26.11.11

escolhas

No preciso instante em que inseri a chave na fechadura e a porta se abriu, senti um calafrio pelo corpo todo e o cheiro da mudança a aproximar-se. Segredos foram desvendados à força, portas arrombadas, e postais e revistas e livros atirados de caixas que o tempo nos levou a esquecer. Estava agora uma vida em família espalhada pelo chão do hall de entrada. Estavam agora partidas as louças antigas e valiosas. Estava agora, exposto aos olhos de quem entrasse primeiro, que essa mesma família tinha sido destruída numa noite de já esperado azar. Numa noite fria, numa noite de Novembro. Numa noite de muita chuva e de muitos gritos. E eu, já esperando há muito aquele cenário, assim como tantos outros seres racionais, vi-me obrigada a mudar de página. A encontrar um novo espaço para guardar os meus postais, livros e revistas. Senti necessidade de comprar uma nova caixa e de a artilhar ao meu gosto - para ser a minha caixa. E assim o fiz. E assim procurei uma nova casa - com uma outra fechadura e uma outra chave. De mala e de vida às costas, fiz-me a um caminho que não sabia qual era... ainda. Empacotei roupa velha, bijutaria e até emoção, e levei tudo comigo. Preservando as ideias e os ideais de sempre. Caminhei sem um rumo, guiando-me pelo sol brilhante da manhã (que pela primeira vez não me transmitiu esperança alguma), mas sempre com um objectivo em mente. E agora sei que me sinto menos sozinha estando sozinha do que integrada na tua família, sabes? A solidão é um conceito abstracto formado por nós e, eu agora sou feliz assim. Aprendi a sê-lo, transformando um espaço pequeno de paredes brancas e vazias num espaço meu e personalizado. 

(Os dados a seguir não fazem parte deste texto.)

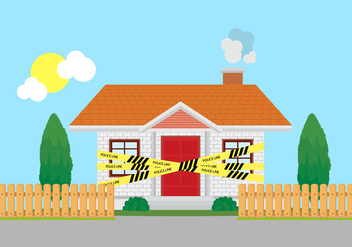 Home Crime Scene Police Line Vector - Free vector #355195
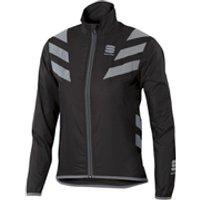 Sportful Reflex Childrens Jacket - Black - 8 Years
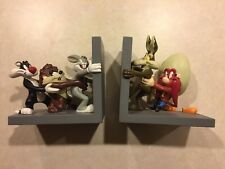 Rare Warner Bros Looney Tunes Bookends Bugs Daffy Taz Sylvester Yosemite Wile E.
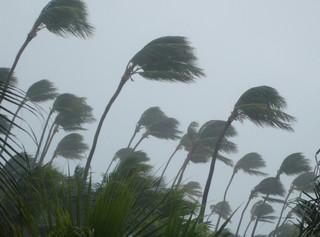 USA: Huragan Maria osiągnął najwyższą kategorię i uderzył w wyspę Dominikę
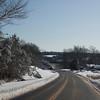 Snow Storm_122009_110153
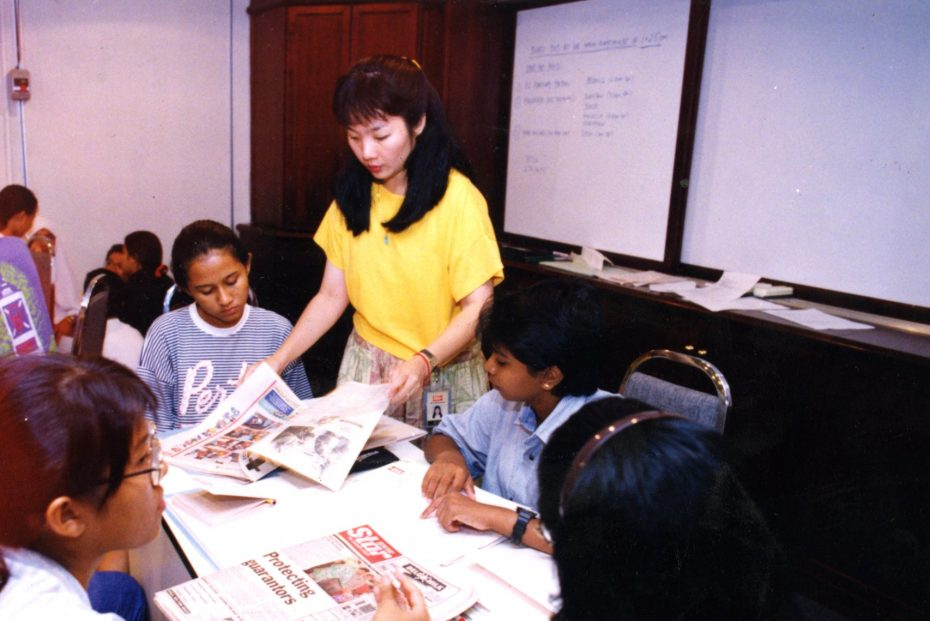 A file picture showing Tan (in yellow) who started BRATs because she believed teens needed to be given a stronger voice. - Filepic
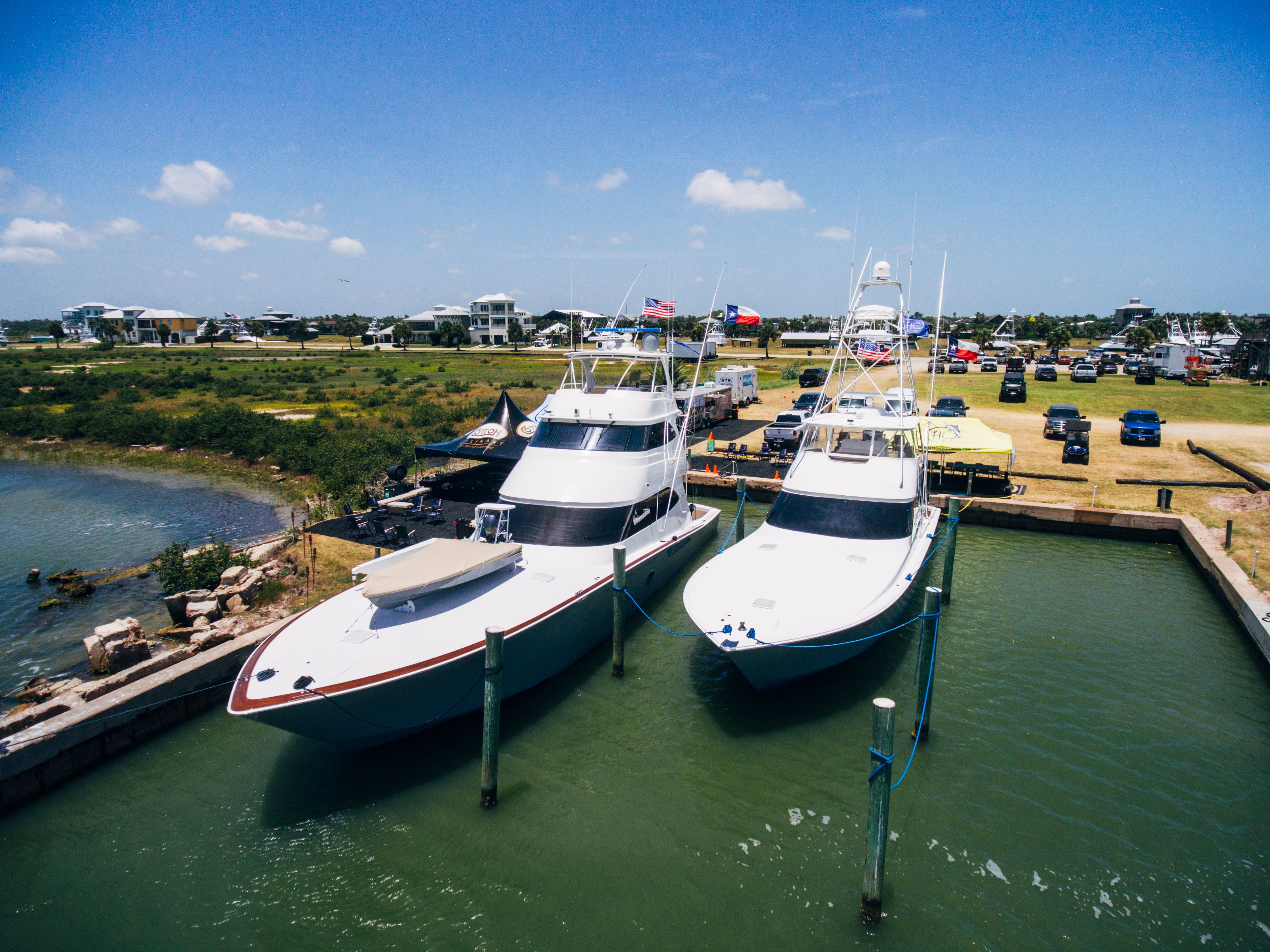 Viking Yachts Fishing Charter Packages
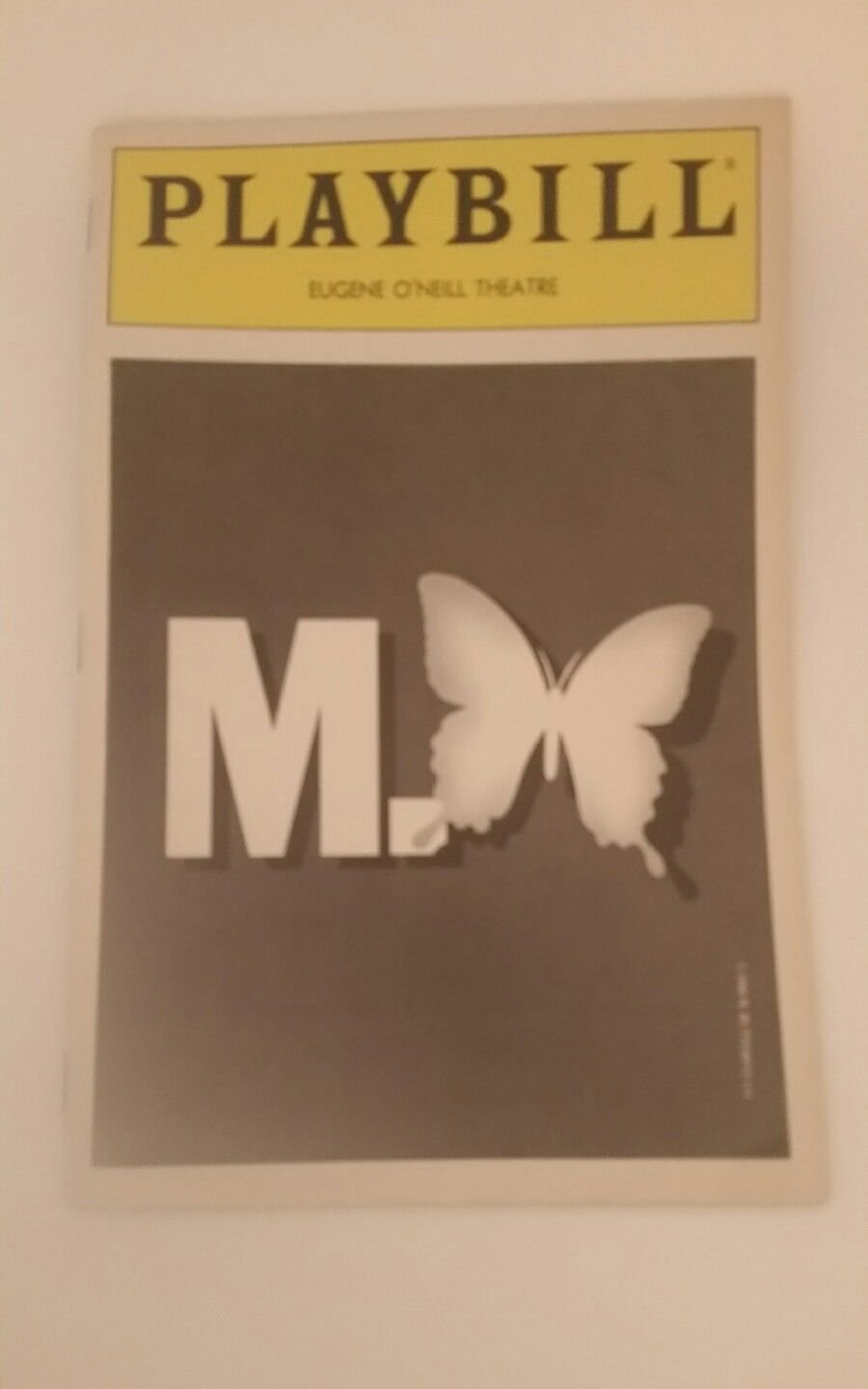 Madame Butterfly Playbill Eugene O'Neill Theatre with Jul 29, 1989 Stub, Signed
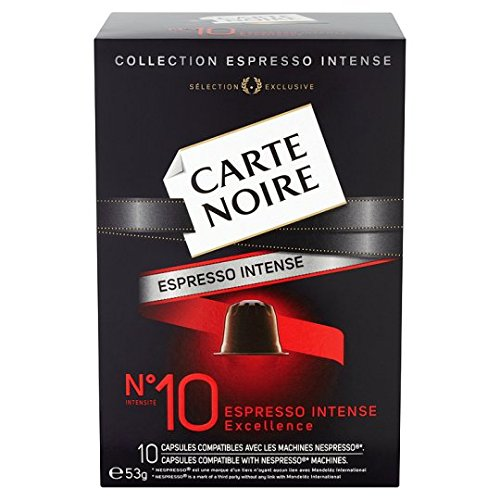 carte-noire-no10-espresso-nespresso-compatible-coffee-capsules-53-g-pack-of-4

É verdade, eu preocupei-me contigo e com o teu paradeiro e o meu coração acelerou por estar trancada ali sem ti - assim como acontece com qualquer coração de filha. Mas desde pequena que recordo os teus ensinamentos de mãe - e tantas vezes frisaste que cada um faz as suas escolhas, e que elas condicionam o nosso futuro. Agora até podes dizer-me, com a voz trémula, que a saudade te persegue - sabes que o meu coração de filha para ti se fechou e que deixou de te conseguir ouvir. Podes gritar que me amas ao Mundo inteiro - sabes que o Mundo já não te quer ouvir. Podes querer finalmente fazer papel de mãe - há um tempo certo para tudo. Tens razão quando dizes que não posso fugir nem adiar o meu regresso a casa, e digo isso porque já me deixei de sobreviver de boleias e de dormidas alheias. Mas a minha casa agora é aqui. Perdeste-me para aqui, para um verdadeiro lar em que reina o sossego, quando escolheste viver uma vida à base de violência e de medo, negando o teu e o nosso próprio bem.